Health & Science - By Mercy Adhiambo | September 8th 2015 at 12:00:00 GMT +0300
Philis Wangui, who is due for delivery, with her husband outside Mama Lucy Kibaki Hospital after being turned away due to the nurses’ strike in Nairobi. [Photo: WILLIS AWANDU]

KENYA: Patients in Nairobi County hospitals were Monday left unattended as medics started their strike over a salary dispute.

Relatives and friends of patients were forced to seek alternatives in private hospitals.

When The Standard visited different health facilities within the city, there was confusion among patients, especially the ones who had been admitted earlier, since they were not sure if nurses and clinical officers would attend to them.

Several hospitals had many patients sitting and waiting for hours in the hope that they would be treated before the day ended.

On Sunday, the Kenya National Union of Nurses (KNUN) and the Kenya Union of Clinical Officers (KUCO) said they will be going on strike until the Nairobi county government meets their demands.

"It is unfortunate that sick people are the ones who suffer the most when health workers are on strike. However, if the county government does not address the issues we had raised, then the strike will continue indefinitely," said KUCO Secretary General George Gibore.

The two unions held a demonstration at Nairobi's Uhuru Park, where they blamed the county government for not making plans to move patients despite having received a 14-day strike notice from the unions.

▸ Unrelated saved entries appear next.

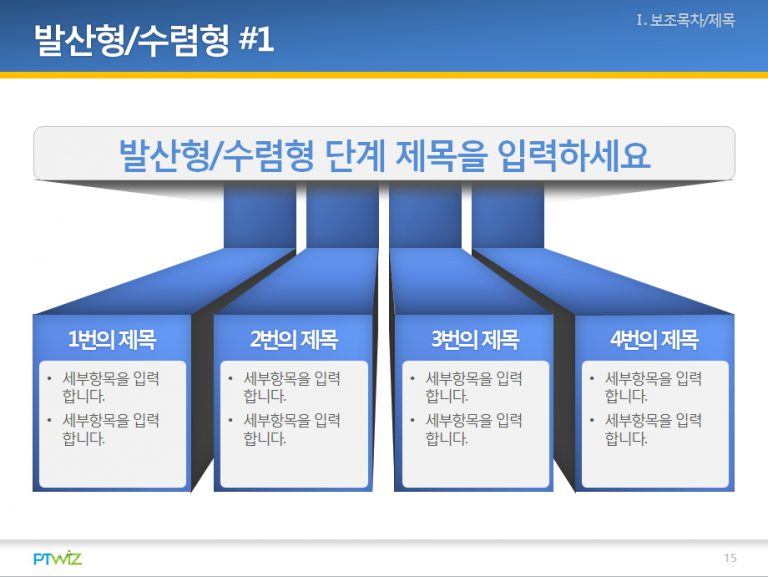 발산형/수렴형 #1

I. 보조목차/제목

발산형/수렴형 단계 제목을 입력하세요

1번의 제목

• 세부항목을 입력합니다.
• 세부항목을 입력합니다.

2번의 제목

• 세부항목을 입력합니다.
• 세부항목을 입력합니다.

3번의 제목

• 세부항목을 입력합니다.
• 세부항목을 입력합니다.

4번의 제목

• 세부항목을 입력합니다.
• 세부항목을 입력합니다.

PTWIZ

15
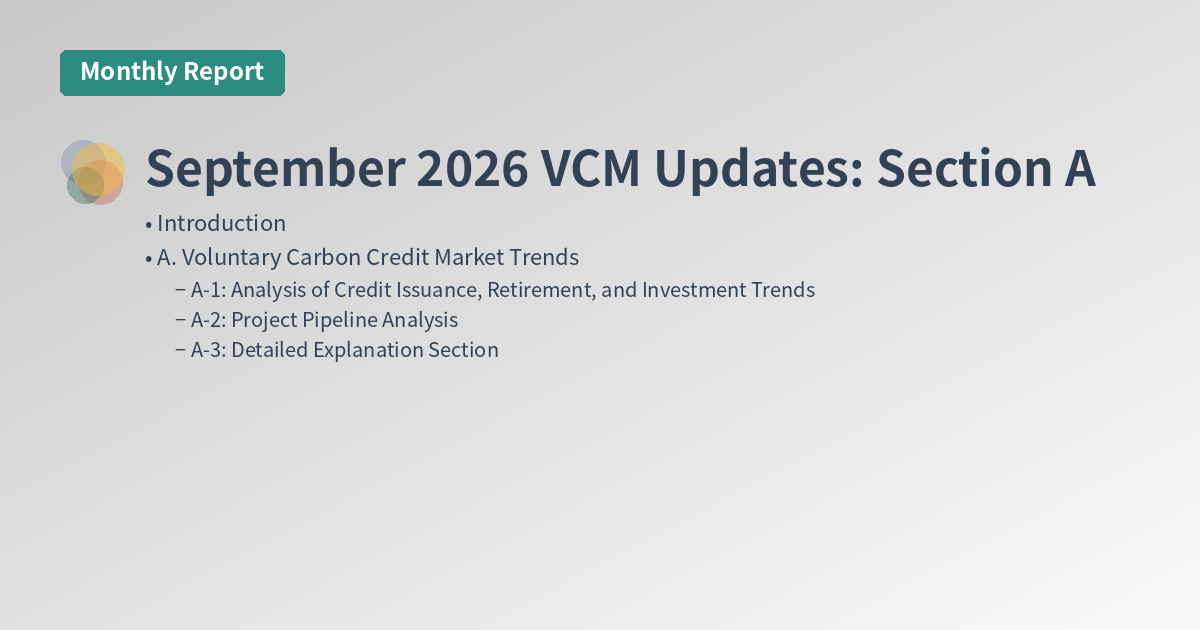 Monthly Report

September 2026 VCM Updates: Section A

• Introduction
• A. Voluntary Carbon Credit Market Trends
- A-1: Analysis of Credit Issuance, Retirement, and Investment Trends
- A-2: Project Pipeline Analysis
- A-3: Detailed Explanation Section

"We gave them the strike notice so that they can make plans and advise patients on what to do," said KNUN Nairobi branch secretary Eunice Ngari.

Phylis Wangui who was admitted at the Mama Lucy Hospital in the maternity wing was discharged and told to look for an alternative as there were no nurses to attend to her.

"I am due anytime now. I came on Saturday, but today I was told to leave because nurses are on strike. I don't know where to go now," she said.

The same situation was at the Makadara Hospital where mothers held their ailing and wailing babies, not knowing if they would get treatment.

The hospital administrators said even though the medics had downed their tools, there were some who have defied the strike and were attending to emergency cases.

The administrators added that some nurses had reported to work but were on a go-slow.

At the Pumwani Maternity Hospital, some nurses who reported to work said they hope the county government resolves their issues soon.